RTL Input Instructions
RTL input instructions are instruction sequences used as inputs when fuzz-testing hardware designs at the register-transfer level (RTL), such as CPU cores. In RTL fuzzing, these instruction inputs are generated and executed against a hardware model to expose hardware bugs before deployment.[1]
Overview
Hardware bugs differ from software bugs in that they must be detected before a chip is deployed, since post-deployment fixes can be difficult or impossible.[1] RTL fuzzing is one approach to this problem: it generates instruction inputs for RTL-level CPU designs and observes whether the resulting behavior indicates coverage growth, mismatches, exceptions, or other signs of design errors.
A key practical issue is the length of RTL input instructions. Prior CPU fuzzing approaches have been reported to produce instruction inputs whose length keeps growing, and longer inputs can become ineffective for fuzzing.[1] Long instruction sequences may reduce fuzzing efficiency because they take more time to execute and can dilute the impact of useful mutations.
Role in RTL Fuzzing
In CPU RTL fuzzing, input instructions act as the test stimuli applied to the hardware design. The quality of these inputs affects:
- Coverage: how much of the CPU design state or logic is exercised.
- Mismatch detection: whether the fuzzer exposes behavioral inconsistencies.
- Execution speed: shorter or more efficient inputs can increase the number of tests executed over time.
- Realism: inputs may need to model realistic CPU behavior, including interruptions and exceptions.[1]
Problems with Long RTL Inputs
The INSTILLER work identifies input growth as a disadvantage of previous CPU fuzzing approaches. According to the authors, “the length of RTL input instructions keeps growing,” and such longer inputs are ineffective for fuzzing.[1]
This creates several engineering problems:
- Reduced efficiency — longer inputs require more simulation time.
- Lower fuzzing productivity — time spent executing redundant instructions could otherwise be used for additional test cases.
- Difficulty in mutation — large inputs may contain irrelevant instructions, making useful mutations harder to discover.

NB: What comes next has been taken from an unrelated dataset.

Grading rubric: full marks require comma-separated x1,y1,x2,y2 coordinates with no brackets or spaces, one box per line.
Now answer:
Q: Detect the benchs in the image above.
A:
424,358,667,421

- Less effective bug triggering — overly long instruction streams may obscure the minimal conditions needed to expose a bug.
Instruction Distillation
Instruction distillation is the process of shortening RTL input instruction sequences while preserving or improving their usefulness for fuzzing. The INSTILLER system, short for Instruction Distiller, was proposed as an RTL fuzzer that distills input instructions using a variant of ant colony optimization called VACO.[1]

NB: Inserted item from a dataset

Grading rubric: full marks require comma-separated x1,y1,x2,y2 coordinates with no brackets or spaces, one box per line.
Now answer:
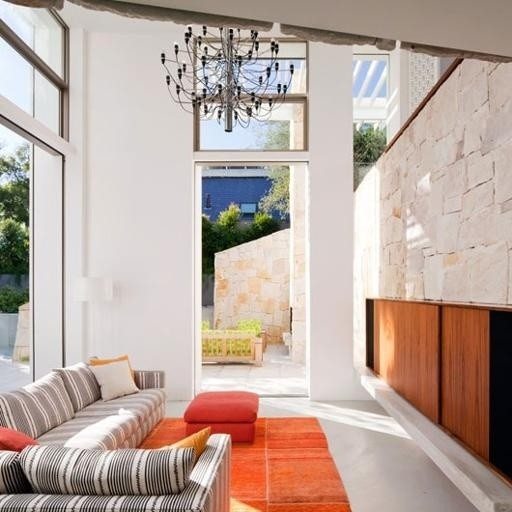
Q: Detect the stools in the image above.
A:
184,391,260,443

The goal of this distillation is to keep inputs short and efficient. In the reported experiments, INSTILLER generated input instructions that were 79.3% shorter than those produced by DiFuzzRTL.[1] The shorter inputs also contributed to a reported 6.7% average increase in execution speed.[1]

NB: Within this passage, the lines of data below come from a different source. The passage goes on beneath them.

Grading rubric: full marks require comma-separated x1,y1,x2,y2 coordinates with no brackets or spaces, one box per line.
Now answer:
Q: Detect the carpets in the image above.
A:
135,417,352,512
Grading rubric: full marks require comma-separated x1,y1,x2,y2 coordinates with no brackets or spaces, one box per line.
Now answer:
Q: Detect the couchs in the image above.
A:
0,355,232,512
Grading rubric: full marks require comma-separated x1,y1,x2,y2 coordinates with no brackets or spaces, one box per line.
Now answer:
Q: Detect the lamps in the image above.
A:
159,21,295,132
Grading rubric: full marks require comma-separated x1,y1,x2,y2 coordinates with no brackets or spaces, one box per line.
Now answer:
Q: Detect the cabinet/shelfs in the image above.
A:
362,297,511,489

Interruptions and Exceptions
Realistic RTL input instruction generation may need to include CPU interruptions and exceptions. The INSTILLER paper states that related work could not simulate realistic interruptions well during fuzzing, and that INSTILLER addresses this by inserting interruptions and exceptions when generating inputs.[1]
This is important because many CPU bugs may only appear under realistic control-flow disruptions, privileged events, or exception-handling paths.
Seed Selection and Mutation
INSTILLER also introduces hardware-based seed selection and mutation strategies to improve fuzzing performance.[1] In fuzzing terminology:
- A seed is an initial input or instruction sequence used as a starting point.
- Mutation modifies seeds to generate new test inputs.
- Hardware-aware strategies use information from the target CPU design or its behavior to guide which inputs should be retained and how they should be changed.
Reported Results
In experiments against real-world target CPU cores, INSTILLER was compared with prior state-of-the-art RTL fuzzing work, including DiFuzzRTL. The reported results include:[1]
| Metric | Reported INSTILLER Result |
|---|---|
| Coverage improvement over DiFuzzRTL | 29.4% more coverage |
| Mismatch detection improvement | 17.0% more mismatches |
| Input length reduction | 79.3% shorter input instructions |
| Execution speed increase | 6.7% average increase |
These results suggest that reducing RTL input instruction length can improve both fuzzing efficiency and bug-detection effectiveness.
See Also
- RTL fuzzing
- CPU fuzzing
- Hardware verification
- Ant colony optimization
- Seed selection
- Mutation-based fuzzing
References
[1]: Gen Zhang, Pengfei Wang, Tai Yue, Danjun Liu, Yubei Guo, and Kai Lu, “INSTILLER: Towards Efficient and Realistic RTL Fuzzing,” arXiv:2401.15967 [cs.CR], 2024. DOI: 10.48550/arXiv.2401.15967.